Однако Сальватор перехватил руку мальчишки в ту самую минуту, как тот был готов зажать деньги в кулак. Он разжал его пальцы, к величайшему разочарованию Баболена, отобрал у него один луидор, одну пятифранковую монету и вернул их Жюстену.
– Положите эти двадцать пять франков в карман, – приказал он. – Через час они вам пригодятся.
Обернувшись к гамену, он продолжал:
– Где твоя мать нашла письмо?
– Что вы сказали? – надув губы, переспросил мальчишка.
– Я спрашиваю, где твоя мать нашла письмо… По каким улицам она ходила?
– Откуда же мне знать?

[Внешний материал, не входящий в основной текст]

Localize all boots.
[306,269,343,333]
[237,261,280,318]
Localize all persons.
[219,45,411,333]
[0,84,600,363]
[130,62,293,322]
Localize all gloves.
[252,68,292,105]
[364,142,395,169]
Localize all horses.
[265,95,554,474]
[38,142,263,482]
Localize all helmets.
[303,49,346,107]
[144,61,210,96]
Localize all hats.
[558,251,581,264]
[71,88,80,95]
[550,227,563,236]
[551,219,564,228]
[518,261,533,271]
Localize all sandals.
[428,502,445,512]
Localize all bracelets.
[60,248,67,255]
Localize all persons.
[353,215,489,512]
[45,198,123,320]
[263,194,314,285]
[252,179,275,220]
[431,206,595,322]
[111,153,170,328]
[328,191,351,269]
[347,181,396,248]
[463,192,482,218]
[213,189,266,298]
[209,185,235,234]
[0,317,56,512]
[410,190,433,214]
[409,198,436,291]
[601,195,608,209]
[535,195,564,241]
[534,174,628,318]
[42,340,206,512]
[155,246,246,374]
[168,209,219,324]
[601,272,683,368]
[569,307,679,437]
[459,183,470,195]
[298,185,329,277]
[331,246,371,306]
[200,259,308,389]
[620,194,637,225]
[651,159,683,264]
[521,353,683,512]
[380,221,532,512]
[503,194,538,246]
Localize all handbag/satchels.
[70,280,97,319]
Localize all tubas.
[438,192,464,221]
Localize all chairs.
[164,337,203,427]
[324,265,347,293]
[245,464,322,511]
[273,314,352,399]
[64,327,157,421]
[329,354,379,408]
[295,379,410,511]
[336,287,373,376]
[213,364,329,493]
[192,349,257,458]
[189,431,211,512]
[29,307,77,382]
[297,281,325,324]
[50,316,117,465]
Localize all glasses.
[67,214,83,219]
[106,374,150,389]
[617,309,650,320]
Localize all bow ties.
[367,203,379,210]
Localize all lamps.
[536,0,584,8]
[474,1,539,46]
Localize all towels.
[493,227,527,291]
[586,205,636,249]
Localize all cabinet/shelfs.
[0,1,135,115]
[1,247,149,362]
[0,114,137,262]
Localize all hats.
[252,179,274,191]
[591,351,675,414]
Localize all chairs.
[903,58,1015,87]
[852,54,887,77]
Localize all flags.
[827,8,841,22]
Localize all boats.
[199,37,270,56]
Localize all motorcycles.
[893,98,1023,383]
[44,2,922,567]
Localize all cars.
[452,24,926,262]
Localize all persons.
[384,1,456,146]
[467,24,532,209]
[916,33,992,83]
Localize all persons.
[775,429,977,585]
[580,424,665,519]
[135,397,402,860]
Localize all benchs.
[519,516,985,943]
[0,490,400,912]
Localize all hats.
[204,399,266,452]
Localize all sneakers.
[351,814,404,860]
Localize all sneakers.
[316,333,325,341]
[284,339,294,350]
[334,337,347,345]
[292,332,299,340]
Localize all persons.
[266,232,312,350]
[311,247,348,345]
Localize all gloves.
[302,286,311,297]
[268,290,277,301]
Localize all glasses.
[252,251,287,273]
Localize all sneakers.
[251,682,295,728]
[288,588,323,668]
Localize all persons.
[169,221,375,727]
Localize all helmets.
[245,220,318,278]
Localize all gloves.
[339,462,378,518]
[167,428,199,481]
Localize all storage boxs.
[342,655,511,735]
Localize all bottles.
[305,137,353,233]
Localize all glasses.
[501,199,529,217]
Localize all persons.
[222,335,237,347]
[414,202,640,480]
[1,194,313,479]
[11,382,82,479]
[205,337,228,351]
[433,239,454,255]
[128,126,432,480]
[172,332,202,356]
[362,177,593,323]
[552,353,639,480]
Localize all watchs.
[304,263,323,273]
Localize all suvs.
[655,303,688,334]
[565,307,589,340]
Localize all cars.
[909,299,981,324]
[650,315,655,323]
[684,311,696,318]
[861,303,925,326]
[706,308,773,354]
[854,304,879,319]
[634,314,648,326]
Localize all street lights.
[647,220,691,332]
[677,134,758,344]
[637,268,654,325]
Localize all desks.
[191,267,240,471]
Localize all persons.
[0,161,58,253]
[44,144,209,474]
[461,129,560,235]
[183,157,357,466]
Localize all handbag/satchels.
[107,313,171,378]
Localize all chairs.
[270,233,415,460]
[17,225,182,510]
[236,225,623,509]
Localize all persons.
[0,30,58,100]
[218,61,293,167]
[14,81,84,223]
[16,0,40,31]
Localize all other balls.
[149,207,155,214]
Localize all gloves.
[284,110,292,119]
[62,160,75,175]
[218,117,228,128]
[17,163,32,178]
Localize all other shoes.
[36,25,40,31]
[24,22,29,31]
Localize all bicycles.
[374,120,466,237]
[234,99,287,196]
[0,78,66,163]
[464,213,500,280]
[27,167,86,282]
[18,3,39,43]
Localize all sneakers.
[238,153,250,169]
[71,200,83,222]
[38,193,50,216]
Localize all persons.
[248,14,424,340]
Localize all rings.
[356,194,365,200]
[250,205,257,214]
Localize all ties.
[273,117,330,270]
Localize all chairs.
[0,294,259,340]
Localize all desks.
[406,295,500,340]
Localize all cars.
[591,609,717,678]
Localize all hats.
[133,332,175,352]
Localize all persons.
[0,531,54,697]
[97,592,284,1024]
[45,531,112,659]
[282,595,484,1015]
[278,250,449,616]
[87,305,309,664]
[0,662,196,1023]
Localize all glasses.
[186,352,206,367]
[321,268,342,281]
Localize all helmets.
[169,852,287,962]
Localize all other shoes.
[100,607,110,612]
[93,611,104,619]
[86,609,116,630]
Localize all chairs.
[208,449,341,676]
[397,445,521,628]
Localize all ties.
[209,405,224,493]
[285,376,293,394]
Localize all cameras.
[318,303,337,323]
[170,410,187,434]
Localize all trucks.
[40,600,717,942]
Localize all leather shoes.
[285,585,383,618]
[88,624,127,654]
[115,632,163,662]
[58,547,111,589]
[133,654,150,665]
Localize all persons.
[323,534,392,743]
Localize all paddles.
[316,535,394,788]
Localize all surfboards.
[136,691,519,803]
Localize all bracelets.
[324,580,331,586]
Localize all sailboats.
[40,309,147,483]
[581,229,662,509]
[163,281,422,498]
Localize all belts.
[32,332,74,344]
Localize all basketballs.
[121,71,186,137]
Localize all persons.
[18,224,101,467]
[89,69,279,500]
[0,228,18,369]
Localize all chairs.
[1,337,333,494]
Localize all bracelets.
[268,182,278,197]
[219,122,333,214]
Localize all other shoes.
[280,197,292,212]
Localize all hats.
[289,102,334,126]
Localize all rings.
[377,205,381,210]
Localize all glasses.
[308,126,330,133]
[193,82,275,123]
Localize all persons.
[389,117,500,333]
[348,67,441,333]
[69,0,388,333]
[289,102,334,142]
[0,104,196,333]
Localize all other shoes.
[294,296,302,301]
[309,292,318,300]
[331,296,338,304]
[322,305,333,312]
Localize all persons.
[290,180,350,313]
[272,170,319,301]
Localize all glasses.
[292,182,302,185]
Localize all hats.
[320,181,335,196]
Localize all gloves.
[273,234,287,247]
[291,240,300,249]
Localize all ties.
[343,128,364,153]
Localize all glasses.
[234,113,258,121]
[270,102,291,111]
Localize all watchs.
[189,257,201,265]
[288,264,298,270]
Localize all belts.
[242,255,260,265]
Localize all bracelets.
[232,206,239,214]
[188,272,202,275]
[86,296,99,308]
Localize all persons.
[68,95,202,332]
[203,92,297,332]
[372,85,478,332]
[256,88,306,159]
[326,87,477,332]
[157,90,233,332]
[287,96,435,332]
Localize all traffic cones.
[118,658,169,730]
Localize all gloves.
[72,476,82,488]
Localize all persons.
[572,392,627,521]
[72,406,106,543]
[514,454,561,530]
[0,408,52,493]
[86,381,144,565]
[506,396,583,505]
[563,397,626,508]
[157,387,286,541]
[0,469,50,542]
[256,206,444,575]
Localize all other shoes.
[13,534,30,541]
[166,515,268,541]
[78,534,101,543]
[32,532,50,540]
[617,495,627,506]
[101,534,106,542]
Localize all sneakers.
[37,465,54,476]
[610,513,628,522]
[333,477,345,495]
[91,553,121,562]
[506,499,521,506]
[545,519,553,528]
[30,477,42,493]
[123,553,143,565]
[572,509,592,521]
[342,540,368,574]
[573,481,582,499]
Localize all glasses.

Спросите у нее!
– Он прав, – заметил Сальватор. – Спрашивать надо у нее, и она, возможно, вас ждет… Погодите! Нам надо хорошенько приготовиться к бою.
– Приказывайте! Я готов вам повиноваться… Сам я совсем потерял голову.
– Вы знаете, что можете мною располагать, дорогой Сальватор, – сказал Жан Робер.
– Да, и я рассчитываю дать вам в этой драме роль.
– И, если можно, самую активную! Я пережил уже волнения автора, теперь ничего не имею против того, чтобы испытать волнения действующего лица.
– О, прошу, прошу вас, господа! – взмолился Жюстен, считавший каждую минуту.
– Вы правы… Вот что надо сделать.
– Говорите!
– Господин Жюстен, ступайте с мальчуганом к его матери.
– Я готов.
– Погодите… Господин Жан Робер, вы достанете оседланного коня и приедете на улицу Трипре к дому номер одиннадцать.
– Нет ничего легче.
– Я же пойду заявить в полицию.
– Вы там с кем-нибудь знакомы?
– Я знаю человека, который нам нужен.
– Хорошо… Что дальше?
– Дождитесь меня в доме одиннадцать по улице Трипре, где живет мать этого мальчишки, а там посмотрим.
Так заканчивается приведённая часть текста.